TASK INSTRUCTIONS: Copy out the lines of the listing word for word, from the line containing "Is the navy blue t-shirt closer" through the end of the listing.

[Data records]
+ + +
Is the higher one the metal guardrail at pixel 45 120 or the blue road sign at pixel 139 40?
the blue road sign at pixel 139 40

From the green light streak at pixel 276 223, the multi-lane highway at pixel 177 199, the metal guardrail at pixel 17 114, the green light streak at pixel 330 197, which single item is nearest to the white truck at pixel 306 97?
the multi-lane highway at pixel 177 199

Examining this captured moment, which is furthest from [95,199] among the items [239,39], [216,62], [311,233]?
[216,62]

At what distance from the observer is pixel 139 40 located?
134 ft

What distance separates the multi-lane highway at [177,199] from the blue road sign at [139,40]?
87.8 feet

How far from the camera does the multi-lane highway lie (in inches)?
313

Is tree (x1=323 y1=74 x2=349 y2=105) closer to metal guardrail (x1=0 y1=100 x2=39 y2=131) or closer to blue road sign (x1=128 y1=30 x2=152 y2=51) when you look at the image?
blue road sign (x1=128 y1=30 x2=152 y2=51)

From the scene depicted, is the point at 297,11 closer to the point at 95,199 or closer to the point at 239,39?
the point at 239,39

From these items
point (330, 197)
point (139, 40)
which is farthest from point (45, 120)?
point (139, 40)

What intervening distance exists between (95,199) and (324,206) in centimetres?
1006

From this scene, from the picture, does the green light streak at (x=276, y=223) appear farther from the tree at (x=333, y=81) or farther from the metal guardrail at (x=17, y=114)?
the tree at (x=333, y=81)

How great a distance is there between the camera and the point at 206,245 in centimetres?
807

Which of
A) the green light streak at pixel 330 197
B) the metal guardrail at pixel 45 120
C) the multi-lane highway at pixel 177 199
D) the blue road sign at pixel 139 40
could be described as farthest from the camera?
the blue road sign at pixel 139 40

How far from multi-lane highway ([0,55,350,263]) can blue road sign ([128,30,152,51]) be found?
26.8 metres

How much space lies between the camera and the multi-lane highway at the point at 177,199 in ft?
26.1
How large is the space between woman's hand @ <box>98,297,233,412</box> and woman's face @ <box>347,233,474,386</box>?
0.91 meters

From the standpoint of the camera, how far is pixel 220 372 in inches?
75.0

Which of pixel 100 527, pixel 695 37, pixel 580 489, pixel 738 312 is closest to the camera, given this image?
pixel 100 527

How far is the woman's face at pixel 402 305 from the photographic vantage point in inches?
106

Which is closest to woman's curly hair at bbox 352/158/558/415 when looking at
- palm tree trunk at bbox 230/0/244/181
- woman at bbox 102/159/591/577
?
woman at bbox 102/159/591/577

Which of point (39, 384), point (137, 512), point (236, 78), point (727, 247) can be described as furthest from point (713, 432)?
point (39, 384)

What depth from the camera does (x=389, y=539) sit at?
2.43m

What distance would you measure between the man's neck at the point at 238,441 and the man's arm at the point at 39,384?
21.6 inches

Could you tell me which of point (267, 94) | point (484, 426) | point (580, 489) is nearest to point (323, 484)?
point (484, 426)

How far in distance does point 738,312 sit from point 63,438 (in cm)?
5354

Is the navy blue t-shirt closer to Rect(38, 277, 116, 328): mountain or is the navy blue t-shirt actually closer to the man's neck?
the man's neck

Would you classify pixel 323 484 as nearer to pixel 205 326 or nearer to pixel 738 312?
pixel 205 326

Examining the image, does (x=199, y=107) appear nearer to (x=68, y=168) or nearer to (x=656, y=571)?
+ + +
FINAL RESULT:
Is the navy blue t-shirt closer to Rect(38, 277, 116, 328): mountain or is the navy blue t-shirt actually closer to the man's neck?
the man's neck

Would you classify pixel 323 484 as nearer to pixel 205 326 or nearer to pixel 738 312?
pixel 205 326

Examining the image, does (x=199, y=107) appear nearer to (x=68, y=168) or nearer to (x=656, y=571)?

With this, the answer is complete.